Stroke, which results from abnormal clotting, is treated with blood thinning compounds to block platelets from forming clots. "A problem with this therapy is that it may completely stop platelet activity and a person may bleed to death," Bearer said. "We would like to find a gentler way to block polymerization without this dangerous side effect."
Cell biologists guessed that Arp2/3 complex played a role in nucleating new actin filaments because it did so in a test tube. Although many proteins play a similar role in test tubes, none has been found to be required in cells. Bearer and colleagues are the first to demonstrate that Arp2/3 complex plays a central role in nucleating actin filaments inside a cell.

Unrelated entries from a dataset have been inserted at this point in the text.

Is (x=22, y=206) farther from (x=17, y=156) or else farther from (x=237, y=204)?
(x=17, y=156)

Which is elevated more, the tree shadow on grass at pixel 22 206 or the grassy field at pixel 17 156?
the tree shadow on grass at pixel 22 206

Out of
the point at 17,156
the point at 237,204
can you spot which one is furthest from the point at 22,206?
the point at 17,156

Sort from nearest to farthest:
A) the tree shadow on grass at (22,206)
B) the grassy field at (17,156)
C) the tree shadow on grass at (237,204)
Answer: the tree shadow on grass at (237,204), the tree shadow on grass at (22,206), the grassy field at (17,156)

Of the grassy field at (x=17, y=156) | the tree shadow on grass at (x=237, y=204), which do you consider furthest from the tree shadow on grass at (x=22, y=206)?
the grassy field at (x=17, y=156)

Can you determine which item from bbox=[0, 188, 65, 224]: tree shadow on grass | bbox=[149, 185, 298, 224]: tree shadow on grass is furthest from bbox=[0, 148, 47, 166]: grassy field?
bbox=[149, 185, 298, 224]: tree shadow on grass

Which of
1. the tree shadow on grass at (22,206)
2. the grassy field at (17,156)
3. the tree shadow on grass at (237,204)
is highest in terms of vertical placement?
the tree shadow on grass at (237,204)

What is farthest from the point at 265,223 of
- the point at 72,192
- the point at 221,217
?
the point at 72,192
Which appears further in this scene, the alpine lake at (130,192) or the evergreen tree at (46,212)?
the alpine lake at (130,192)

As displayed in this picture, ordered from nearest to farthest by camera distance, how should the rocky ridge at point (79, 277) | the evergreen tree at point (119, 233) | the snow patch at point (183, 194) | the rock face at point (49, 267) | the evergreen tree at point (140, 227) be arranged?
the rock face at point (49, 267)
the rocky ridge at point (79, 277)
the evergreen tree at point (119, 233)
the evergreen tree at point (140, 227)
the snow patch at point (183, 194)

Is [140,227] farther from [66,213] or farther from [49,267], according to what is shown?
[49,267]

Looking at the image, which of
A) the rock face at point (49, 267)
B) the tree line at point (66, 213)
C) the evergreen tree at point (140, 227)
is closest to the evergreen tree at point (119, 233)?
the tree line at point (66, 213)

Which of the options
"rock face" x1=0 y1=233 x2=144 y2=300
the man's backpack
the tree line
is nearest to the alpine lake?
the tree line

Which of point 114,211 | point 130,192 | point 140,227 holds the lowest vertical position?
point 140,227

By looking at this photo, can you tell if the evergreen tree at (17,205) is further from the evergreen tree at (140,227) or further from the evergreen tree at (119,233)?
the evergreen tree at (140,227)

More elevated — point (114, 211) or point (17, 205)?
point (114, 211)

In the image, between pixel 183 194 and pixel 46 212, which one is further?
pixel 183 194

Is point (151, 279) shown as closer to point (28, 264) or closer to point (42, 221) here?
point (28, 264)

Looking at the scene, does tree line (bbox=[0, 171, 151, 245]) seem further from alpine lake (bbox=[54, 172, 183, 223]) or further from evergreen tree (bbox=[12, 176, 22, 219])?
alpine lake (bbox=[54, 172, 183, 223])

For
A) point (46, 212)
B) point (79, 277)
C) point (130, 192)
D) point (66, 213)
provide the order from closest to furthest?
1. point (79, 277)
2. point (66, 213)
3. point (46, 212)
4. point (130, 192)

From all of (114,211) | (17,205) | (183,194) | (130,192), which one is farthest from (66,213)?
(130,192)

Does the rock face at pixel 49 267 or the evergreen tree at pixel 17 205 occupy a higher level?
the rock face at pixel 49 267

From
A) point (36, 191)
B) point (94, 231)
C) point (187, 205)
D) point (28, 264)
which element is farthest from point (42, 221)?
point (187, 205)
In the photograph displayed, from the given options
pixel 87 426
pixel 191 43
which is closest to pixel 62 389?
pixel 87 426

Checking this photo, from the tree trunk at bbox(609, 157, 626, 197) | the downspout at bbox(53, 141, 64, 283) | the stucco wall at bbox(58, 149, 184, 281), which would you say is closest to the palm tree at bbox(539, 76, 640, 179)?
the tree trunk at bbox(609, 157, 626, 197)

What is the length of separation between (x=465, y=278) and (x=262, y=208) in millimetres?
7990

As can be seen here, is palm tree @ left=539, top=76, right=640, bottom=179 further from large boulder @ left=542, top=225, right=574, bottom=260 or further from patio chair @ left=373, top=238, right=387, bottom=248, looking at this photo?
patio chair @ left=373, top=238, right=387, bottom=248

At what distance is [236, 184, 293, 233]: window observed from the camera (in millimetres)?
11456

"We think there are about 10 biochemical events between the cell and the polymerization process," she said. "Each step triggers the next event in a pathway that culminates in polymerization. We'd like to learn how to control this process."
Actin polymerization occurs in cells across the class of creatures called eukaryota. These include all animals, plants, fungi, algae and protozoa. Eukaryota share fundamental characteristics of cellular organization, biochemistry and molecular biology.
"Showing that the Arp2/3 complex is a major regulator in platelet actin dynamics leads us to believe that it plays this role in all cells, because all cells have shape-changing abilities that are required for many vital cell processes," Bearer said. "Beyond representing a significant advance in the understanding of molecular events leading to platelet shape change, this work is likely to provide fundamental information about the principles and paradigms governing actin dynamics inside all cells."
The Brown scientists developed new molecular-insertion technology – a model for testing the internal mechanisms of cells – to help them describe both the role of Arp2/3 as well as where it is located and activated during the stages of filament formation. The technology allowed researchers to "reach inside and tickle" the tiny platelets, without destroying them.
"It made it possible to manipulate the molecular composition of the platelet cytoplasm," Bearer said. "This allowed us to investigate biochemical relationships between signaling pathways and the shape changes that occur in platelets but are common to all cells. The method provides a new model to test the effect of small molecules on signal pathways and shape changes in other human cells and other cell types."
Besides Bearer, the research team included Zhi Li, lead author and doctoral student, and undergraduate Eric Kim. Both Li and Kim graduated in May 2002. Funding from the National Institutes of General Medical Sciences of the National Institutes of Health, a Salomon Research Award and the Brown University Undergraduate Teaching and Research Assistantships Program supported the work.